_What the task asks:_
Copy out the listing that follows exactly, dropping every picture.

_Task data:_
▼
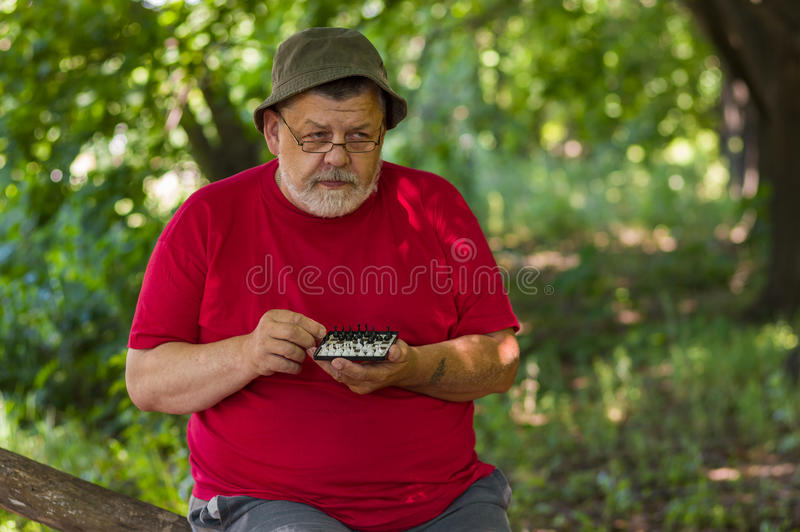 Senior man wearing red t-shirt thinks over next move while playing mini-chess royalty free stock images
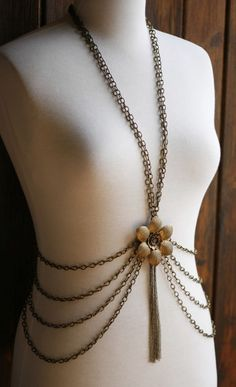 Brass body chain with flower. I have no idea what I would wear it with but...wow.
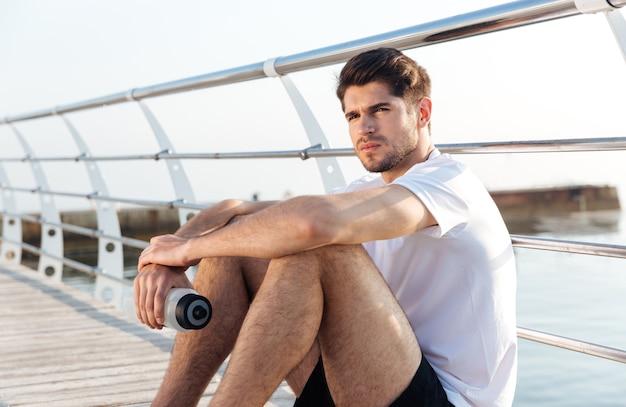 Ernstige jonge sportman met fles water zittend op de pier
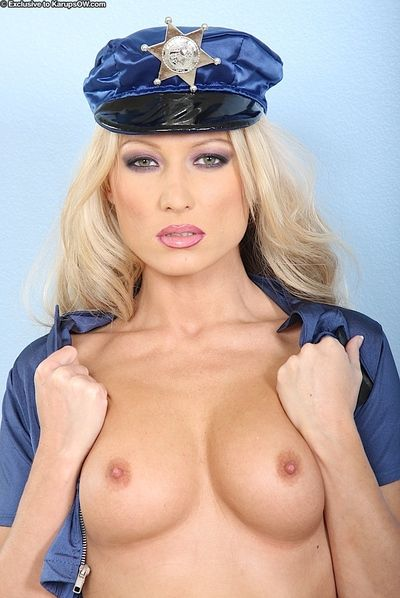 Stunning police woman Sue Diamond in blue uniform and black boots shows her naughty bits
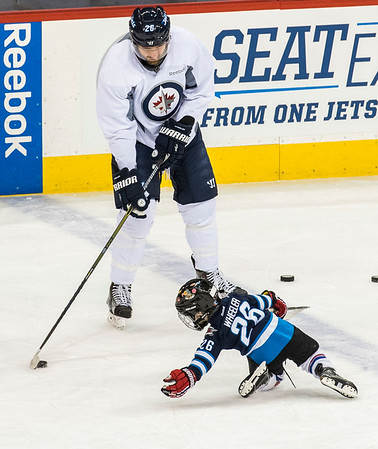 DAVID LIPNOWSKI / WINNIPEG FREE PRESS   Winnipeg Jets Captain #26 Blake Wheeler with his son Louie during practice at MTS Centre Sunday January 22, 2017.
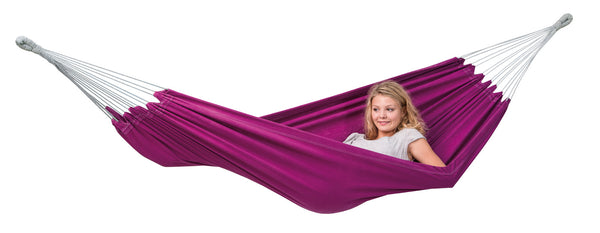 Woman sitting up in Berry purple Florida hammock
▲
_Response area:_
 Senior man wearing red t-shirt thinks over next move while playing mini-chess royalty free stock images
 Brass body chain with flower. I have no idea what I would wear it with but...wow.
 Ernstige jonge sportman met fles water zittend op de pier
 Stunning police woman Sue Diamond in blue uniform and black boots shows her naughty bits
 DAVID LIPNOWSKI / WINNIPEG FREE PRESS   Winnipeg Jets Captain #26 Blake Wheeler with his son Louie during practice at MTS Centre Sunday January 22, 2017.
 Woman sitting up in Berry purple Florida hammock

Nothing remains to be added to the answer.